• Document passage:
⟨
They fall off a cliff. And this is the
big finding that Apple is trumpeting or
really maybe not Apple because give the
researchers credit. They did not
overcommit in their paper. Uh, and it
would probably be inappropriate to them
and unkind to the hard work they did to
accuse them of all the meme wars that
have started. It's not really their
fault. But what people are saying from
their work is that this cliff that they
discovered around high complexity
problems means that AI is useless. And
so I want to like the internet lost its
mind and I want to back up and I want to
talk about it a little bit because at
the end of the day what this is really
saying is that if the LLM doesn't have
tools and doesn't have inference time at
a certain point it runs out of the
ability
to
probabilistically figure out novel
problems. Okay. I also do that. One of
the really sort of sharp takes I I saw
on X was someone saying most of my uni
University of Michigan graduate students
seem to use uh non-logical thinking and
lots of pattern matching as well. So I
don't know why this is a particularly
novel thought because humans do this
too. My thought was that most humans do
post hoc reasoning which is the closest
analogy that I found to the idea of
chain of thought being accurate. It's
like humans do a lot of post hawk
reasoning. LLMs tend to sort of produce
train of thought and like it makes sense
of the patterns for them. I I just
consider it a fairly meh response. I
actually think the more interesting take
on this paper is how do you get LLMs to
call for help? So if you remember um
this is going to really age me, but Who
Wants to be a Millionaire was a game
show that was on for a while and one of
the things you could do is call for
help. And that is obviously other other
game shows do this too. I know who wants
a millionaire is not the only one. Um
but but the concept is basically if
you're at the end of your lifeline and
you don't have a way to figure out the
problem, call for help. I think that is
actually the most practical and useful
takeaway for AI systems builders out of
this Apple paper.
Basically, there are definitely going to
be applications where you want no
inference time and you want minimal tool
use because those add expense and they
add time. And in cases where you don't
have a lot of time and expense to burn,
you kind of need your models to perform
well without those things. So, as an
example, a customer service bot on the
phone, low latency is of the essence.
You can't burn a minute and a half of
thinking time. It doesn't work. If
you're flagging fraud on a transaction,
you have uh very very little time to
make the fraud decision after the card
is
submitted. So, does this matter? It
absolutely does matter in that sense.
⟩
• Information provided:
⟨
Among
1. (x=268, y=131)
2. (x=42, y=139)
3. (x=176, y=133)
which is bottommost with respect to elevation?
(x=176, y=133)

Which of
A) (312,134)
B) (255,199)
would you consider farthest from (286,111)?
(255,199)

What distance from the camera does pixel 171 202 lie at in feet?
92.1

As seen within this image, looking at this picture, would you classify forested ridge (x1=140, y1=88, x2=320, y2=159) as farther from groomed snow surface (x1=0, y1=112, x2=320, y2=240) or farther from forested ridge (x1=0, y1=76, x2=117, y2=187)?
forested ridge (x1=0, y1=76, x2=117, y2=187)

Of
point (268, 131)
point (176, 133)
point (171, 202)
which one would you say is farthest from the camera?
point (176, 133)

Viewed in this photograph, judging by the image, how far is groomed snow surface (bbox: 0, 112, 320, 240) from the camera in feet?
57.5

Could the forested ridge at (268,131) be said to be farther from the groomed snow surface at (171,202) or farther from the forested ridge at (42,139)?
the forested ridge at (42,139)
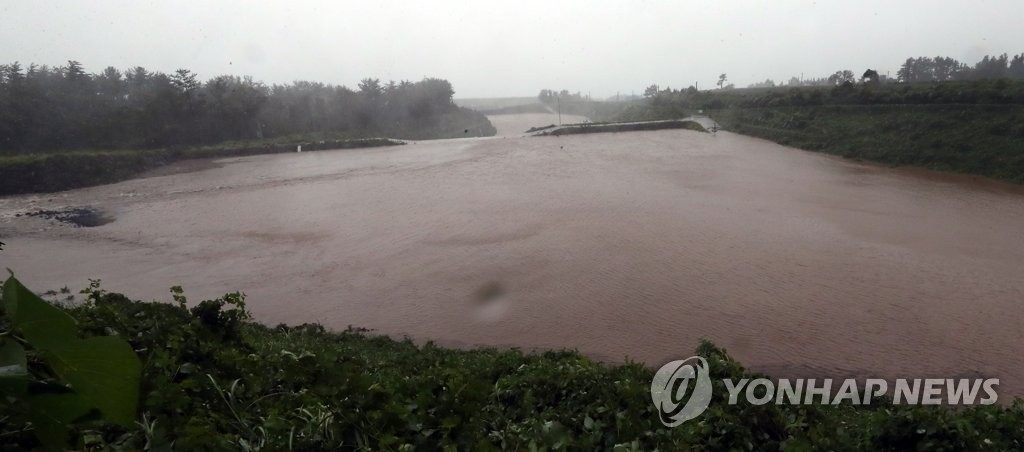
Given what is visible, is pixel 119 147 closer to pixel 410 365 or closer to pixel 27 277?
pixel 27 277

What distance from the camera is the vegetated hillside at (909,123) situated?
⟩
• Work item:
Condense the last part of the transcript, from "Basically, there are definitely going to be applications" to the end, into a short bulleted list that keeps its main facts. The records are separate material, unrelated to the transcript.

• Task answer:
- Some applications call for no inference time and minimal tool use, because both add expense and time.
- Where there isn't much time or expense to spend, models need to perform well without those things.
- Example: a phone customer service bot needs low latency and can't spend a minute and a half thinking.
- Example: when flagging fraud on a transaction, there is very little time to decide after the card is submitted.
- In that sense, the finding absolutely does matter.